Days after Heinz Kraft announced plans to close the Oscar Mayer plant in Madison, an expected loss of about 1,000 jobs, state Assembly Democrats held a news conference to argue lawmakers should focus on job creation.
The news conference came before a session of the state Assembly called by majority Republicans to consider election and campaign finance issues. Democrats said the focus, given the bad news from Oscar Mayer and several other major employers, should be on the economy and jobs.
"We are on pace to double layoffs since 2014," declared Assistant Minority Leader Katrina Shankland (D-Stevens Point.)
"This is the governor's worst year of his administration in terms of layoffs," she continued. "We're well over 10,000 layoffs and the people of Wisconsin are crying out for action."
When we asked Shankland’s office for backup, an aide said Shankland was using state Department of Workforce Development data on notices of plant closings and mass layoffs.
Shankland aide Annika Petty noted the "list does not yet include the layoffs announced in early November by Oscar Mayer."
Unpacking the numbers
For 2014, the state received layoff warning notices that covered 7,239 jobs. As of Nov. 2, 2015, the tally for this year was 11,057.
So if you add in the Oscar Mayer layoff,that would bring it to about 12,050.
That’s not quite double, but two months of data remained at the time Shankland made her claim and the numbers from earlier months suggest her claim is generally on target.
But the layoff number are nowhere near as solid as Shankland suggests.
Here is how the system works:
In Wisconsin, businesses are required to file warning notices with the state when they anticipate ending employment for more than 50 workers. Wisconsin’s law is more strict than federal law, which sets the threshold at more than 100 workers.
But some layoffs never trigger a notice, because they don’t reach the 50 person threshold. And the notices don’t always mean lost jobs. When a company changes hands, the old firm is required to file a notice, even if all the workers will retain their jobs with the new firm.
In some cases, layoffs take place immediately. In other cases -- such as with Oscar Mayer -- the plant closing is expected months later. In still others, they never take place.
So the numbers don’t represent actual layoffs. As such, experts say they are a lousy tool for assessing the state’s economy.
That’s what we found when we rated a July 2015 claim from the liberal group American Bridge 21st Century, which said Wisconsin’s economy had "tanked" under Walker and "so far in 2015 over 6,685 people have been laid off, already more than in all of 2014."
We rated the claim False.
Shankland’s claim is somewhat different, in that she does not directly cite the number as evidence of the state’s economy tanking. But she did make it at a news conference that asserted more action is needed on jobs due to poor economic performance.
Experts such as Brian Jacobsen, an economist at Wells Fargo and a professor at Wisconsin Lutheran College, say a far better indicator of the employment picture -- but one that’s not without it’s own flaws -- is the monthly jobs report.
Those numbers show that as of October 2015, the state added an estimated 30,300 jobs in 2015. That includes a preliminary estimate of 15,100 private sector jobs added in October alone.
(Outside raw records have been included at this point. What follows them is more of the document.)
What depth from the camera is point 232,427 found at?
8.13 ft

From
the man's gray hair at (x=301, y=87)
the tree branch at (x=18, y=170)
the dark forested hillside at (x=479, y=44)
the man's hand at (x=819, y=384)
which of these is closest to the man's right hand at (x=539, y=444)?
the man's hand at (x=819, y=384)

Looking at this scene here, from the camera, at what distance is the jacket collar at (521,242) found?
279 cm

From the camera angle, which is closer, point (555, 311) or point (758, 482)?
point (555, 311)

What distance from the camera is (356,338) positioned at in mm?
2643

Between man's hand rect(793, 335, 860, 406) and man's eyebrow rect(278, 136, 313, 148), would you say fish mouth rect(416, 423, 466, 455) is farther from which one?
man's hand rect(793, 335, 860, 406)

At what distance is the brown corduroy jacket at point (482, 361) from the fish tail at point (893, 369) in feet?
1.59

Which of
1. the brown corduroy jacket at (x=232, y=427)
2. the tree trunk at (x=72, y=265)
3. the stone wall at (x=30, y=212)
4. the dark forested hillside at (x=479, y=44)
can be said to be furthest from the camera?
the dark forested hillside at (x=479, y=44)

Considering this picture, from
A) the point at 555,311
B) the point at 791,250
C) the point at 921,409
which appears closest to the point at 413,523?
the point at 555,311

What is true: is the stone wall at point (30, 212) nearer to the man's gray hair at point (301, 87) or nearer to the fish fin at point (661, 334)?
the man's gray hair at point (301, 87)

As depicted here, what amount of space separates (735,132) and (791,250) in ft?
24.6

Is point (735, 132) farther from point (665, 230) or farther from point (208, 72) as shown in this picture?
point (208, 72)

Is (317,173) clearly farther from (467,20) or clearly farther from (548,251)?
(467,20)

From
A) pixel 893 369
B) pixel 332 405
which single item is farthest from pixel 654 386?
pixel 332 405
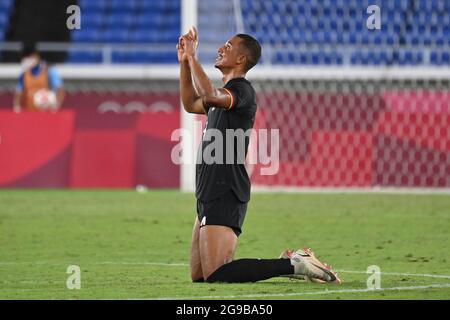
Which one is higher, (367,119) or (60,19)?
(60,19)

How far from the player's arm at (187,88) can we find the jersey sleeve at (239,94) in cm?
23

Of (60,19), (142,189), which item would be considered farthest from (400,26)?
(60,19)

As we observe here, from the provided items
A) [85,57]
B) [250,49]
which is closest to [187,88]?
[250,49]

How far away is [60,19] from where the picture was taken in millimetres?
25875

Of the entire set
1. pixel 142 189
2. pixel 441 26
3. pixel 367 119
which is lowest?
pixel 142 189

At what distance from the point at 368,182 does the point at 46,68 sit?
647 cm

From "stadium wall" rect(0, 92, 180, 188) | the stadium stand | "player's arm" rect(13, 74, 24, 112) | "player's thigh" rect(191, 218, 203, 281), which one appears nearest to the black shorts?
"player's thigh" rect(191, 218, 203, 281)

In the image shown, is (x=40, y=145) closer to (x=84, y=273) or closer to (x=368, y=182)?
(x=368, y=182)

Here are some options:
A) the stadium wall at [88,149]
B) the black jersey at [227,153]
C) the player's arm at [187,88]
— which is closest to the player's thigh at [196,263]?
the black jersey at [227,153]

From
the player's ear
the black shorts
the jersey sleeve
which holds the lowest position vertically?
the black shorts

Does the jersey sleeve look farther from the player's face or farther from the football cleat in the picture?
the football cleat

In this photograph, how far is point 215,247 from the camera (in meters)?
7.91

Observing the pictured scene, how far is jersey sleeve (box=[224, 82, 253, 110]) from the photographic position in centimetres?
787

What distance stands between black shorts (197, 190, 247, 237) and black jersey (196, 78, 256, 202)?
0.04 m
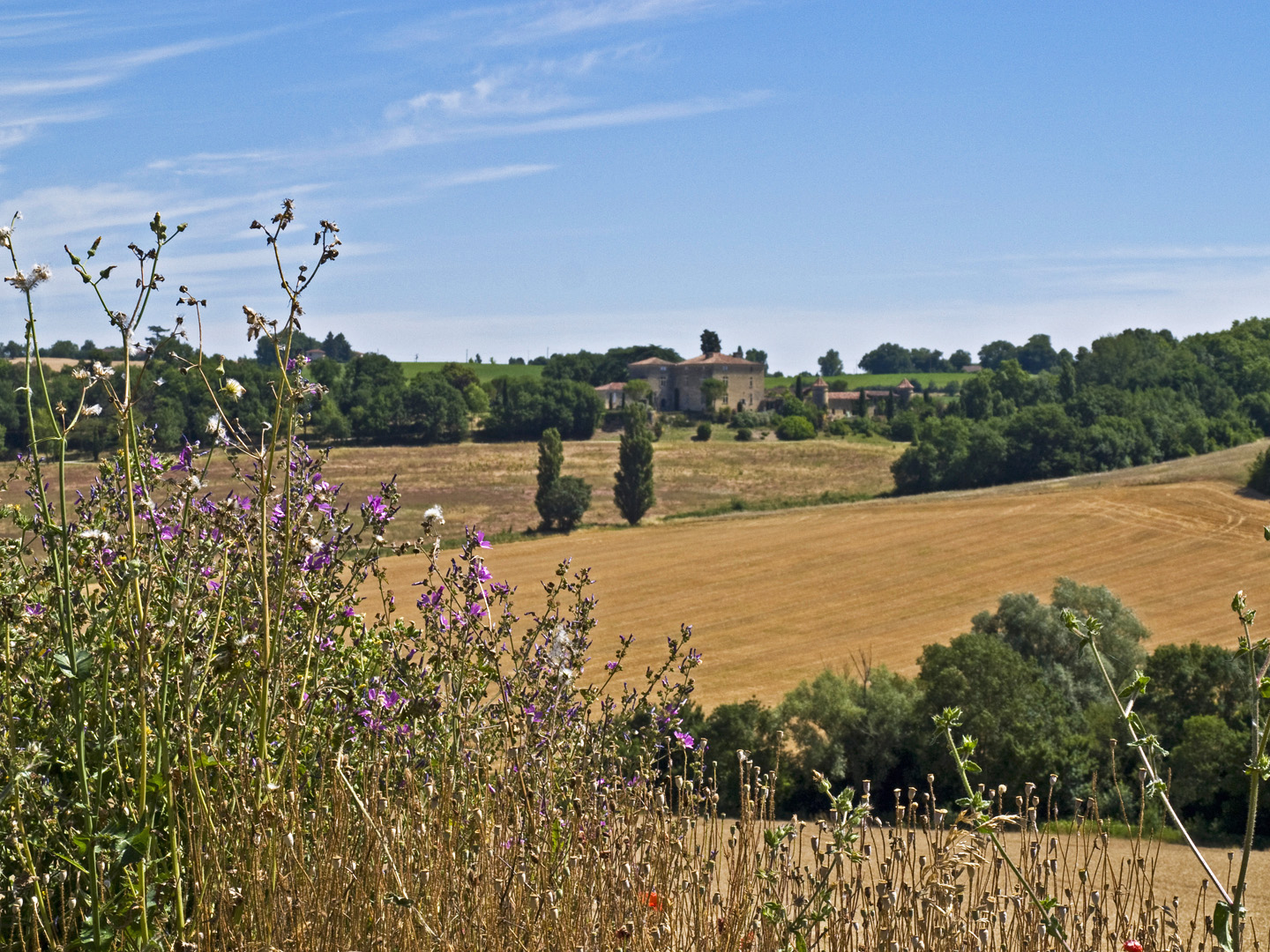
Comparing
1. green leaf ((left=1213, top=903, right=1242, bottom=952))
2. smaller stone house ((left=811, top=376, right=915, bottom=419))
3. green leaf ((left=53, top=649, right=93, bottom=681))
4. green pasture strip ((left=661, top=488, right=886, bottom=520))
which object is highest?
smaller stone house ((left=811, top=376, right=915, bottom=419))

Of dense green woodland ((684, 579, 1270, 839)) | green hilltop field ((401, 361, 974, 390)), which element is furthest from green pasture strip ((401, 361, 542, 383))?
dense green woodland ((684, 579, 1270, 839))

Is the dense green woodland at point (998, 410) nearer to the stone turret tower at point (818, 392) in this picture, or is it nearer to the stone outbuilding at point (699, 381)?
the stone turret tower at point (818, 392)

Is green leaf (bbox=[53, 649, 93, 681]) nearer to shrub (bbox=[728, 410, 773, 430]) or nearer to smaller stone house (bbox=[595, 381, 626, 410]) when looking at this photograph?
shrub (bbox=[728, 410, 773, 430])

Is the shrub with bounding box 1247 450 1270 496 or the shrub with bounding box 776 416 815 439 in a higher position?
the shrub with bounding box 776 416 815 439

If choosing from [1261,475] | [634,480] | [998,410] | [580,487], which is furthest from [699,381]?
[1261,475]

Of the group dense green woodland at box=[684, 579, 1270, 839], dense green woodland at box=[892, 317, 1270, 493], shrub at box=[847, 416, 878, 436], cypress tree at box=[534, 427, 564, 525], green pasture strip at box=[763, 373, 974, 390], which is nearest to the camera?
dense green woodland at box=[684, 579, 1270, 839]

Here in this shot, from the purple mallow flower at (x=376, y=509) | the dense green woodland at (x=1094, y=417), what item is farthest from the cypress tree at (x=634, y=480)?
the purple mallow flower at (x=376, y=509)

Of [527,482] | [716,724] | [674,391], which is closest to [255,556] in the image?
[716,724]

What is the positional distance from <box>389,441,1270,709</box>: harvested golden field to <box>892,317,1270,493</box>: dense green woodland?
9.12 meters

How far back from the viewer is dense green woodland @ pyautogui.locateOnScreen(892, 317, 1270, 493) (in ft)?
226

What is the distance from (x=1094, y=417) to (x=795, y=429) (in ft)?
71.2

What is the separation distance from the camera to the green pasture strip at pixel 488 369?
123 m

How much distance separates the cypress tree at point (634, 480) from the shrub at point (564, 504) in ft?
8.43

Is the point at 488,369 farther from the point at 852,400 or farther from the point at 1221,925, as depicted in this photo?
the point at 1221,925
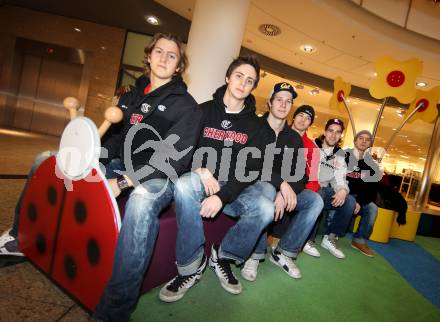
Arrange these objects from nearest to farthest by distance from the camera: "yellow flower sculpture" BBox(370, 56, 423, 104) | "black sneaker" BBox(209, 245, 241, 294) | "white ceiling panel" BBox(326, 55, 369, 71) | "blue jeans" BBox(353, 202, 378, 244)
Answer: "black sneaker" BBox(209, 245, 241, 294) → "blue jeans" BBox(353, 202, 378, 244) → "yellow flower sculpture" BBox(370, 56, 423, 104) → "white ceiling panel" BBox(326, 55, 369, 71)

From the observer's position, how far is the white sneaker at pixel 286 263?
7.01ft

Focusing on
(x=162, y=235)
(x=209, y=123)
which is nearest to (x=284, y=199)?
(x=209, y=123)

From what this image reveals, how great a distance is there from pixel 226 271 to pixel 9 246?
1229 millimetres

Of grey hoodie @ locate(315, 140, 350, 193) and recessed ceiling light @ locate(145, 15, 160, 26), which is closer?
grey hoodie @ locate(315, 140, 350, 193)

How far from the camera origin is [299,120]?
2809mm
The number is preliminary and subject to change.
But the important point is this: Those figures are the net result of all changes, including layoffs and jobs added, not just one side of the coin.
Shankland said Wisconsin "is on pace to double the number of layoffs this year."
She cited layoff notices received by the state. But those aren’t actual layoffs. And while she’s about right on the number of notices received, she’s wrong to suggest that the employment numbers are headed downward this year.
In the time frame she cited the state’s added about 30,300 jobs. We rate the claim False.